First, he had wanted to play in the big kids' football game, and had even sat himself down on their playing field in peaceful protest until I hauled him off before he got run over.
Second, when he heard that "names were being called," he felt really disappointed that his wasn't among them (even though I had explained it was only for those ages seven and up).
Third and lastly, when we gathered anew at the fence line, there was quite a crowd and Josey wanted to be in a particular spot, namely, anywhere that his sister was already standing. So, even when I found him a spot adjacent that was empty, it wasn't her spot, so he'd hit her, shove, and kick, and I'd remove him.

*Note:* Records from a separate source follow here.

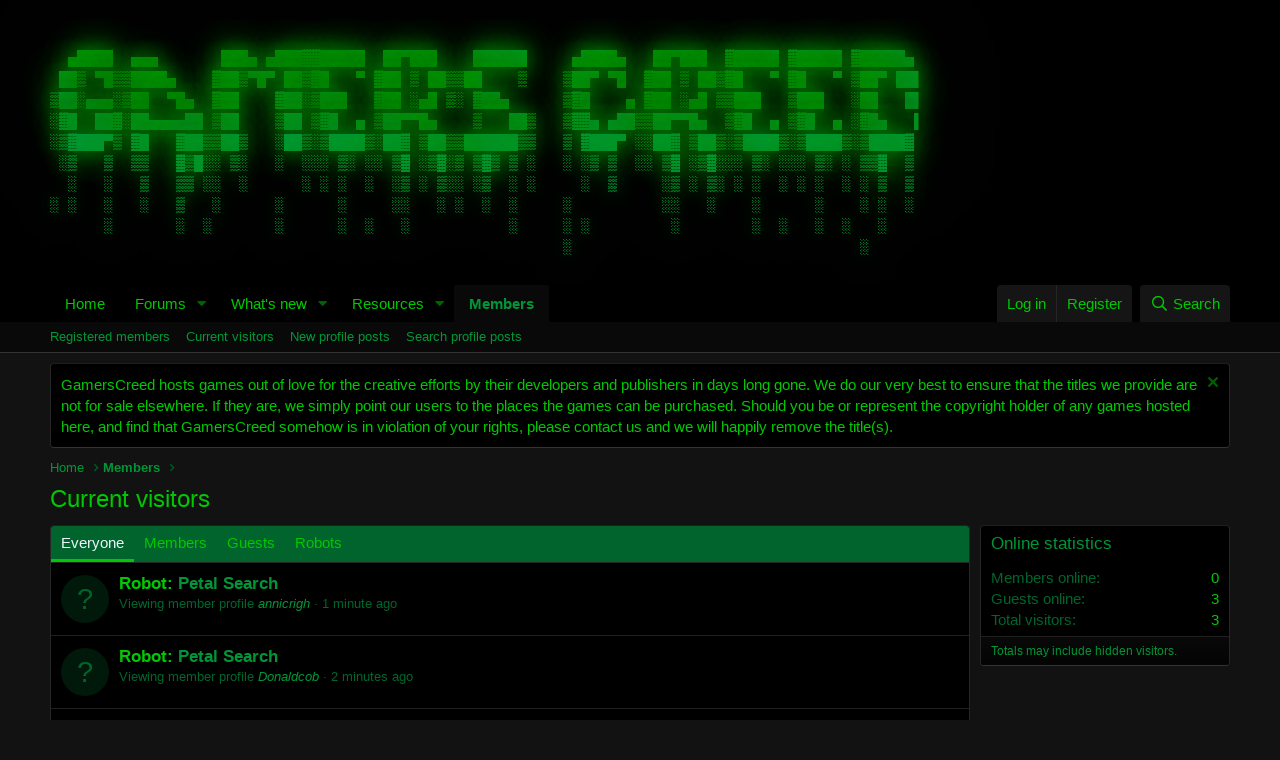

--- FILE ---
content_type: text/html; charset=utf-8
request_url: https://www.google.com/recaptcha/api2/aframe
body_size: 267
content:
<!DOCTYPE HTML><html><head><meta http-equiv="content-type" content="text/html; charset=UTF-8"></head><body><script nonce="1dWv5hMc2HpqX-jES_MEpw">/** Anti-fraud and anti-abuse applications only. See google.com/recaptcha */ try{var clients={'sodar':'https://pagead2.googlesyndication.com/pagead/sodar?'};window.addEventListener("message",function(a){try{if(a.source===window.parent){var b=JSON.parse(a.data);var c=clients[b['id']];if(c){var d=document.createElement('img');d.src=c+b['params']+'&rc='+(localStorage.getItem("rc::a")?sessionStorage.getItem("rc::b"):"");window.document.body.appendChild(d);sessionStorage.setItem("rc::e",parseInt(sessionStorage.getItem("rc::e")||0)+1);localStorage.setItem("rc::h",'1764517740206');}}}catch(b){}});window.parent.postMessage("_grecaptcha_ready", "*");}catch(b){}</script></body></html>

This continued until his little self just couldn't take the Big Day with all its stimulus anymore and a monster, diabolical tantrum ensued. (And just to add color, I will share that a couple of weeks ago, our babysitter--who has raised eight children and used to work in the three-year-old room of a daycare center--texted me while I was away to report that Joseph was having the worst tantrum she'd ever witnessed in her life.)
I ended up using all my strength to get Josey buckled into the stroller, which I then backed up against a chain link fence (or his thrashing would surely have toppled the stroller to the ground).

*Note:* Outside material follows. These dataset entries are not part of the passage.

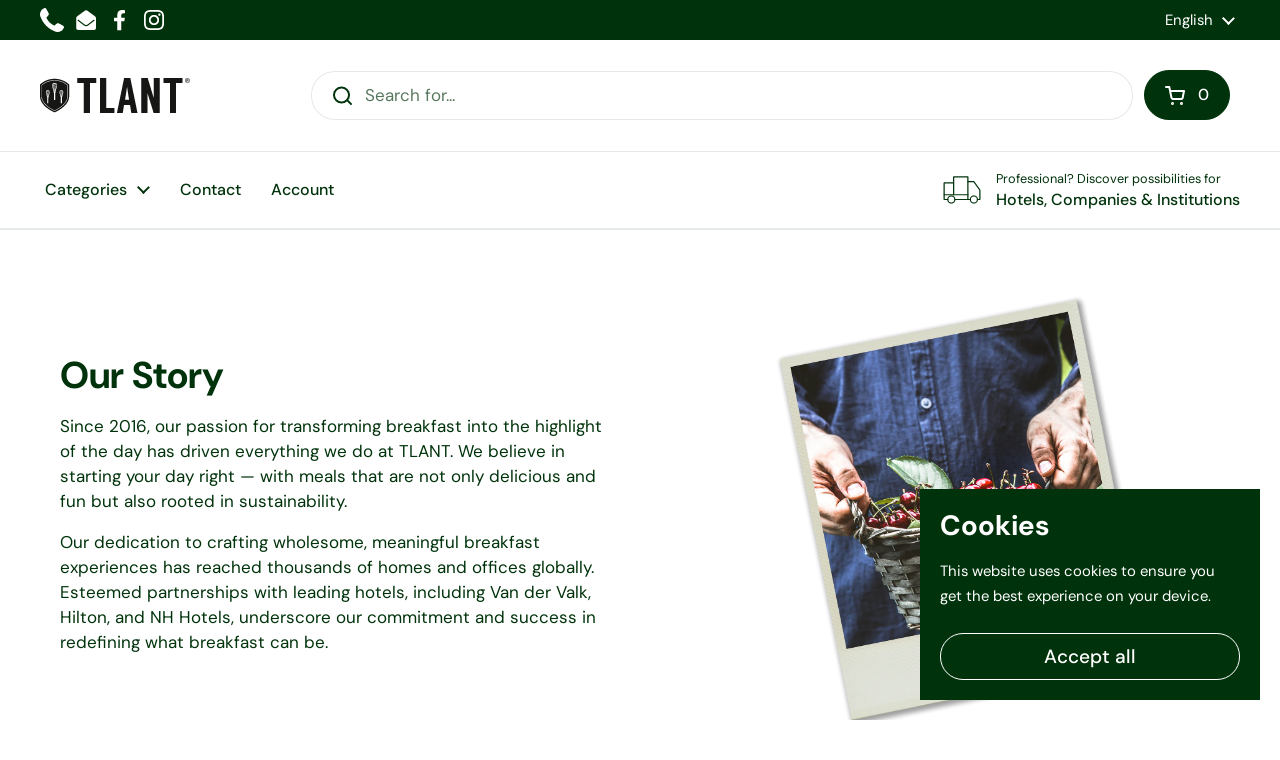

--- FILE ---
content_type: text/css
request_url: https://www.tlant.eu/cdn/shop/t/42/assets/section-rich-text.css?v=60557504015918981531695825127
body_size: -199
content:
@media screen and (min-width: 768px){.rich-text:not(.rich-text--image-on-top){display:flex}}.rich-text .rich-text__title a{border-bottom:3px solid}.rich-text__container{width:100%;display:grid;grid-template-columns:1fr 1fr}.rich-text__container--image-top{grid-template-columns:100%;justify-content:center;grid-template-areas:"image" "text"}.rich-text__container--image-right{grid-template-areas:"text image"}.rich-text__container--image-right .rich-text__image--fit img{object-position:left}.rich-text__container--image-left{grid-template-areas:"image text"}.rich-text__container--image-left .rich-text__image--fit img{object-position:right}@media screen and (max-width: 767px){.rich-text__container{grid-template-columns:100%;justify-content:center;grid-template-areas:"image" "text"}.rich-text__container .rich-text__image{min-height:auto}.rich-text__container--fullwidth .rich-text__text{width:100%;padding-inline-start:var(--gutter-xlarge);padding-inline-end:var(--gutter-xlarge)}}@media screen and (min-width: 768px){.rich-text__container .rich-text__image figure{position:absolute;height:100%;width:100%;padding-top:0!important}}.rich-text__text{grid-area:text}.container--fullwidth .rich-text__container--image-right .rich-text__text{padding-top:var(--gutter-xlarge);padding-bottom:var(--gutter-xlarge);padding-inline-end:var(--gutter-large);padding-inline-start:calc((100vw - 1280px)/2)}@media screen and (max-width: 1360px){.container--fullwidth .rich-text__container--image-right .rich-text__text{padding-inline-start:var(--gutter-xlarge)}}@media screen and (max-width: 767px){.container--fullwidth .rich-text__container--image-right .rich-text__text{padding:var(--gutter-xlarge)}}.container--fullwidth .rich-text__container--image-left .rich-text__text{padding-top:var(--gutter-xlarge);padding-bottom:var(--gutter-xlarge);padding-inline-start:var(--gutter-large);padding-inline-end:calc((100vw - 1280px)/2)}@media screen and (max-width: 1360px){.container--fullwidth .rich-text__container--image-left .rich-text__text{padding-inline-end:var(--gutter-xlarge)}}@media screen and (max-width: 767px){.container--fullwidth .rich-text__container--image-left .rich-text__text{padding:var(--gutter-xlarge)}}@media screen and (min-width: 768px){.container--fullwidth .rich-text__container--image-top .rich-text__text{width:80%;margin:auto}.container--fullwidth .rich-text__container--image-top .rich-text__text.align-content--horizontal-right{margin-inline-end:0}.container--fullwidth .rich-text__container--image-top .rich-text__text.align-content--horizontal-left{margin-inline-start:0}}.rich-text__image{grid-area:image;display:flex;align-items:center;position:relative;height:100%}.rich-text__image figure{width:100%}.rich-text__image--fit img{object-fit:contain!important}
/*# sourceMappingURL=/cdn/shop/t/42/assets/section-rich-text.css.map?v=60557504015918981531695825127 */


--- FILE ---
content_type: text/css
request_url: https://www.tlant.eu/cdn/shop/t/42/assets/component-custom-table.css?v=10035513817898182561723729805
body_size: -538
content:
.custom-table-wrap{max-width:50rem}.custom-table{width:100%;table-layout:fixed;border-collapse:collapse}.custom-table th,.custom-table td{padding:.8rem 1.2rem}.custom-table th:not(:last-child),.custom-table td:not(:last-child){border-right:1px solid var(--color-borders-main)}.custom-table td{border-top:1px solid var(--color-borders-main)}.custom-table th,.custom-table tbody tr:nth-child(2n){background-color:var(--color-third-background-main)}@media screen and (max-width: 474px){.custom-table th,.custom-table td{padding:.8rem}}
/*# sourceMappingURL=/cdn/shop/t/42/assets/component-custom-table.css.map?v=10035513817898182561723729805 */


--- FILE ---
content_type: text/css
request_url: https://www.tlant.eu/cdn/shop/t/42/assets/component-shipping-info-popup.css?v=141566689962233301651723729806
body_size: -612
content:
.modal--shipping-info{z-index:9999}.modal--shipping-info .modal-heading .h5{margin:0}.modal--shipping-info .modal-heading{margin-bottom:.75rem}@media screen and (max-width: 768px){.modal--shipping-info .modal-content{width:100%;max-width:450px;border-radius:5px;overflow:hidden;background:#fff;margin:0 auto}.modal--shipping-info{left:50%!important;top:50%;transform:translate(-50%,-50%);z-index:9999}.modal--shipping-info .container--small{height:fit-content;width:92%}}
/*# sourceMappingURL=/cdn/shop/t/42/assets/component-shipping-info-popup.css.map?v=141566689962233301651723729806 */


--- FILE ---
content_type: text/javascript
request_url: https://www.tlant.eu/cdn/shop/t/42/assets/custom.js?v=157527650845014140771715202899
body_size: -530
content:
class UrlSelector extends HTMLElement{constructor(){super(),this.setupEventListeners()}setupEventListeners(){this.querySelector("select").addEventListener("change",this.onSelectChange.bind(this))}onSelectChange(e){e.preventDefault(),e.stopPropagation(),e.target.value&&(window.location.href=e.target.value)}}customElements.define("url-selector",UrlSelector);
//# sourceMappingURL=/cdn/shop/t/42/assets/custom.js.map?v=157527650845014140771715202899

I was in a real pickle, friends: Right at that moment, Cam Newton himself (the quarterback and one of the top two most popular players on the team) had wandered over to the fence line to talk--not ten feet away from my children! Crowds of other people began running over with cameras pointed and papers ready to collect autographs.

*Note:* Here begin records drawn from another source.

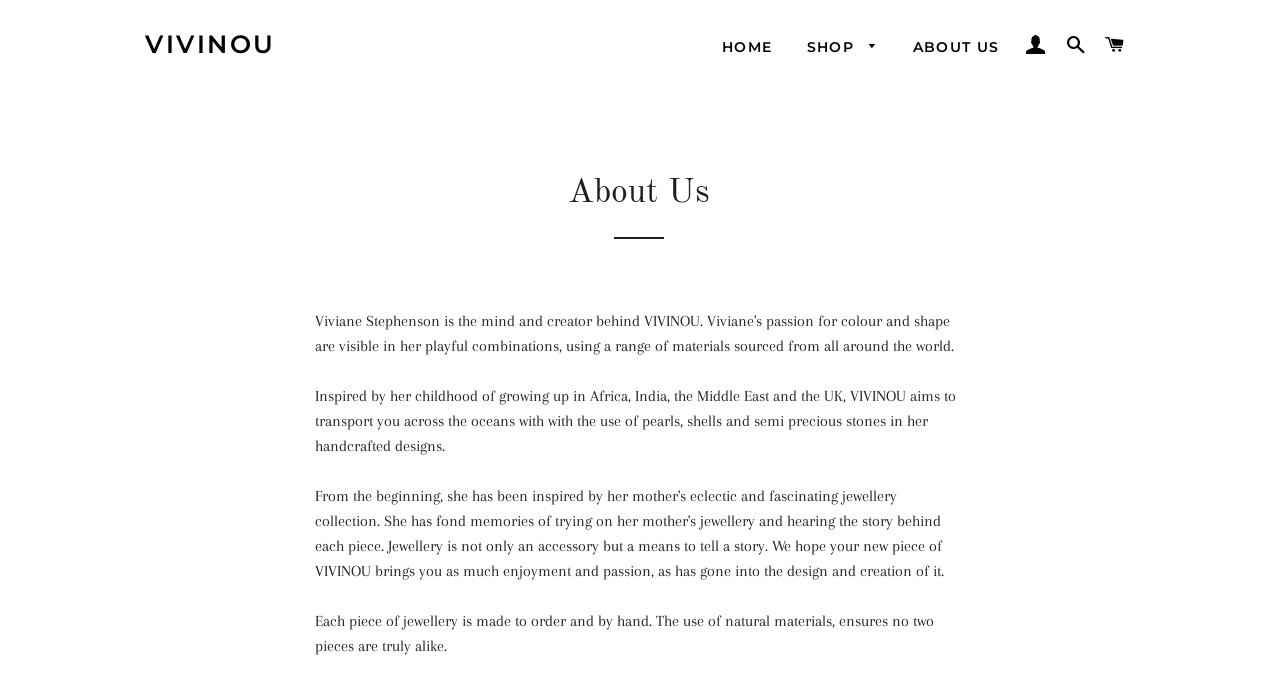

--- FILE ---
content_type: application/javascript
request_url: https://ecommplugins-trustboxsettings.trustpilot.com/vivinou.myshopify.com.js?settings=1609855710896&shop=vivinou.myshopify.com
body_size: 197
content:
const trustpilot_trustbox_settings = {"trustboxes":[],"activeTrustbox":0,"pageUrls":{"landing":"https://vivinou.myshopify.com","category":"https://vivinou.myshopify.com/collections/grecian-collection","product":"https://vivinou.myshopify.com/products/aegean-earrings"}};
dispatchEvent(new CustomEvent('trustpilotTrustboxSettingsLoaded'));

Meanwhile, I had a three-year-old thrashing and screaming very loudly, drawing much attention. Literally, many, many people in the crowd were turning to stare unabashedly. I remained cool as a cucumber, stepped away from Joseph (who was kicking me if I stood within reach) and quietly reminded him every so often that he would not be released from the stroller until he was calm and quiet. I was weighing what Joseph needed (discipline, mercy, solitude) versus what my other four children needed (their fun time at this event) versus what the crowd of fans needed.
Once Cam Newton left our area, I checked the time and decided that, since it was only ten minutes until the end of practice, we were going to leave early, since Joseph's screaming was disturbing so many other visitors. As we marched out stolidly, Joseph was still screaming and thrashing in a tantrum so big, his head was soaked with sweat, his face was read, he was spitting on any unfortunate person who got too close.
We were truly a spectacle.
As we walked through parking lots, along paths, ever closer to our van, many, many passersby stared at us openly, even pointing fingers.
After about twenty minutes (Joseph was still screaming), his little body began to tucker out and his screaming would pause for him to yawn a few times, oxygenating his brain so he could renew his tantrum efforts.
We finally got to the van, Joseph spotted a "digger" doing construction nearby, and his body was just about limp with fatigue. I was able to unbuckle him and was grateful that he flopped his subdued head on my shoulder and asked sadly if could drive by the construction sight and watch the digger for a few minutes before going home . . . which we did.
Being three is hard. Being the parent of a three-year-old is hard. As the joke goes, anyone who talks much about the 'terrible twos' hasn't raised a three-year-old yet.